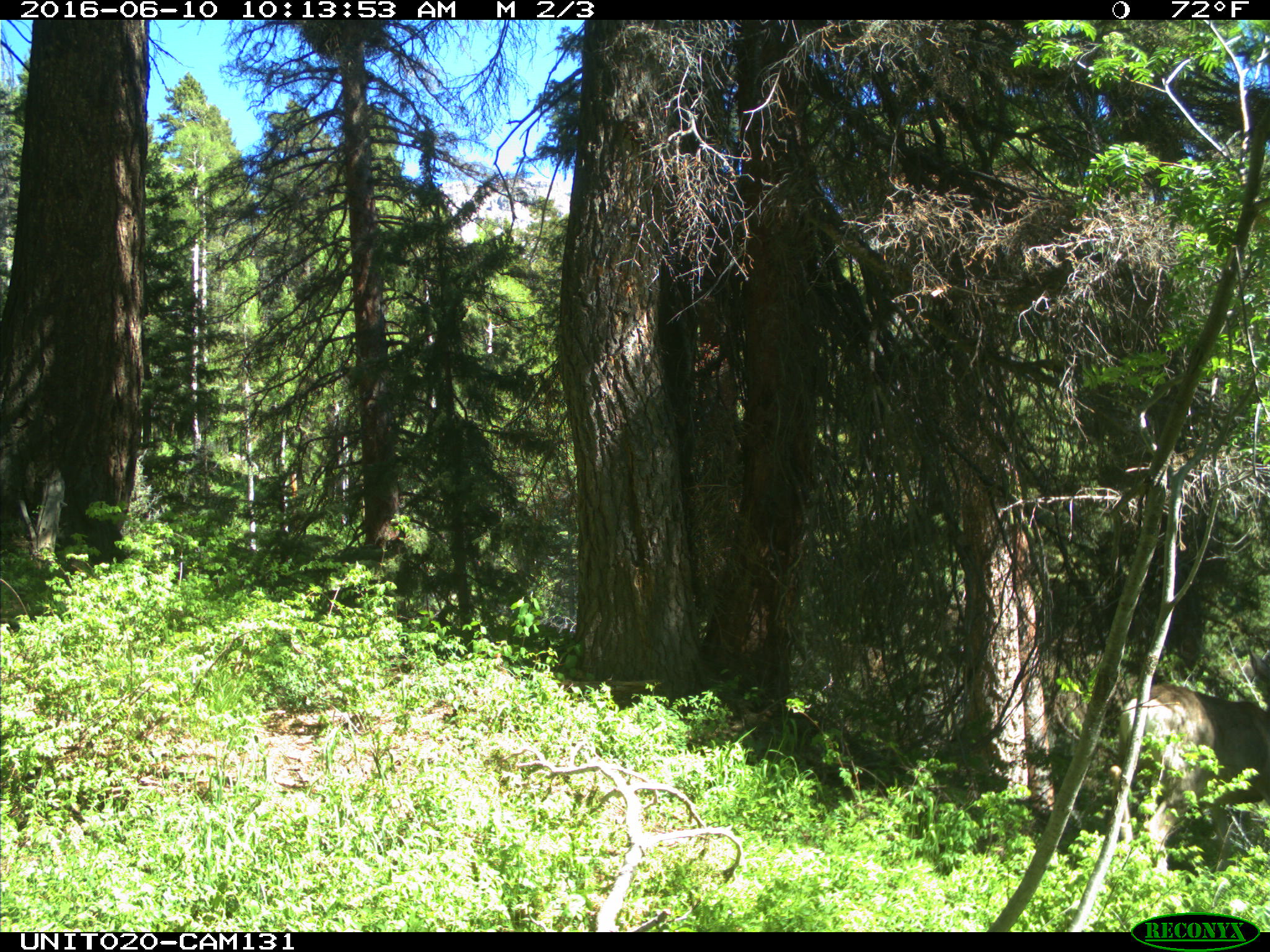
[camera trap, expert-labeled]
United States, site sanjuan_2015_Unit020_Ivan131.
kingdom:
######
#### [What is required]
Please reproduce the listing exactly, leaving out any pictures.

#### [Your solution]
[camera trap, expert-labeled]
United States, site sanjuan_2015_Unit020_Ivan131.
kingdom:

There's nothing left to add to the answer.